Being 5 hours behind the UK, I wasn't going to sign up for a morning session game. I got my 3rd choice, a Chain of Command game in the afternoon slot using rule variants for WW1 and run by Alex, who is a WW1 battlefield archaeologist. Alex has the Storm of Steel Wargaming YouTube channel and blog. So a 0930 start time for me, and this being what should have been Hot Lead weekend, I even had my traditional Hot Lead headache, but a hot shower and 3 mugs of tea saw me right.

Thanks to Alex for sending me these pictures.

Alex's set up for the game


Stokes mortar barrage pins the Germans

Broken Germans fleeing through the barrage

British bring their two tanks up, which looked more threatening than they were actually effective

The game was based upon the British attack through Bourlon Wood during the Battle of Cambrai in 1917. The Germans were played by Trevor in Nebraska, while Peter in Cornwall and I ran the British, all hosted on Alex's table in Yorkshire.

Peter and I tried pushing up through the woods on the right of the ruined building, which was a hunting lodge that Alex actually excavated a few years ago. Our rifle grenade section in the ruins did good work knocking out a Spandau team, but anyone trying to push past the woods to engage the German trenches got hammered. Our Lewis gun section almost routed off table and our Bomber section evaporated. We got our tanks up, without either breaking down, were able to bring our guns to bear on the trenches and then brought in a barrage from some Stokes mortars. We pushed our rifle section up beside the tanks to charge in as soon as the barrage lifted.

Sensing that he was going to be whittled away, Trevor charged out with two sections, lead by his Leutnant and armed with bundle grenades to destroy the tanks. British Force Morale was at 3, so any set back would probably end the game for us. A vicious hand to hand fight developed, but snatching victory from the iron jaws of defeat, I rolled 8 kills to his 4, breaking the charge and his two sections. German Force Morale plummeted from 5 to 0! A narrow British victory.

◆ ◆ ◆ ◆ ◆

What you will do >> Print the stretch of the wargame report above from "The game was" through "table in Yorkshire.", word for word.

Data >>

◆ ◆ ◆ ◆ ◆

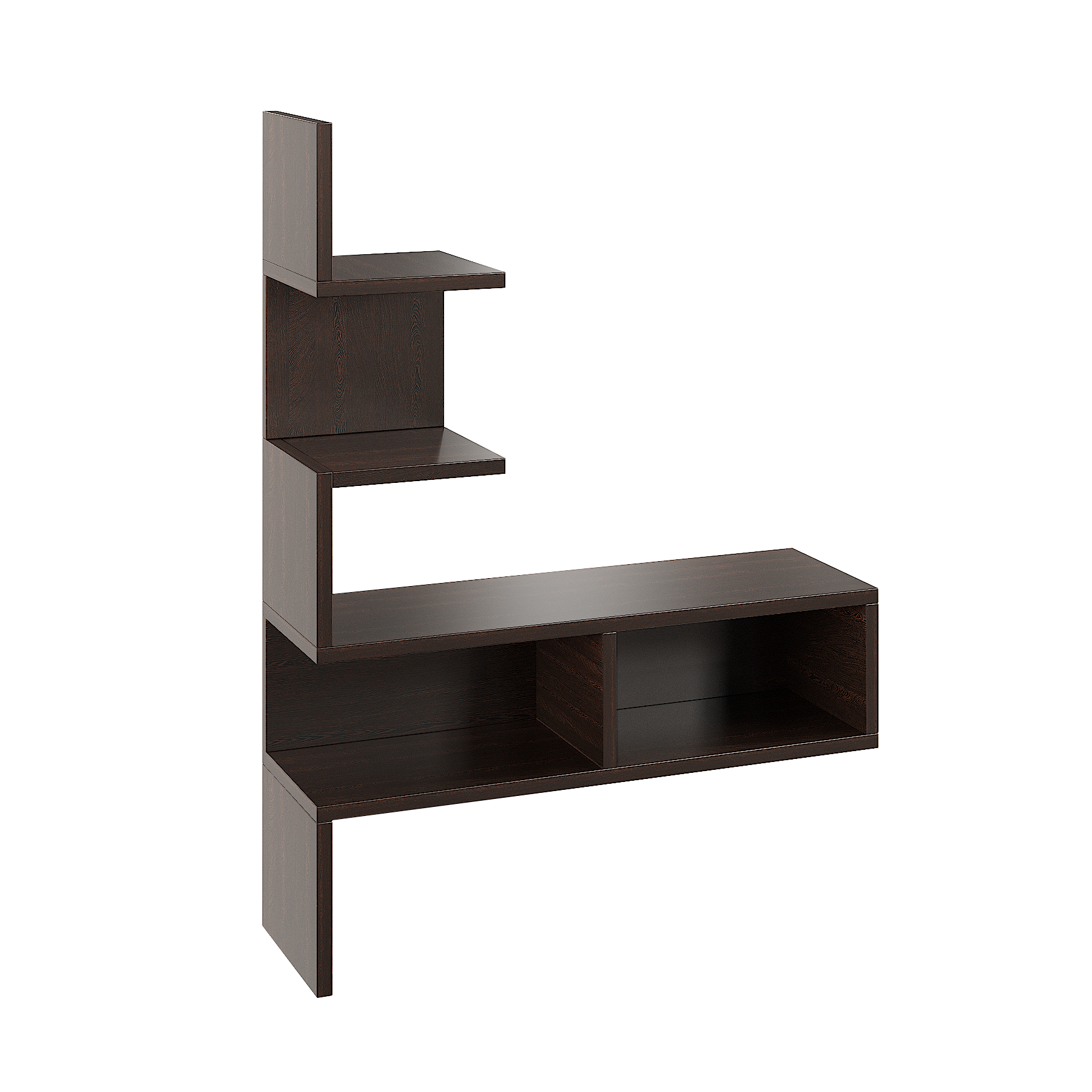 Vertika Multipurpose Wall Shelf Display Rack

◆ ◆ ◆ ◆ ◆

Finished exercise >>
The game was based upon the British attack through Bourlon Wood during the Battle of Cambrai in 1917. The Germans were played by Trevor in Nebraska, while Peter in Cornwall and I ran the British, all hosted on Alex's table in Yorkshire.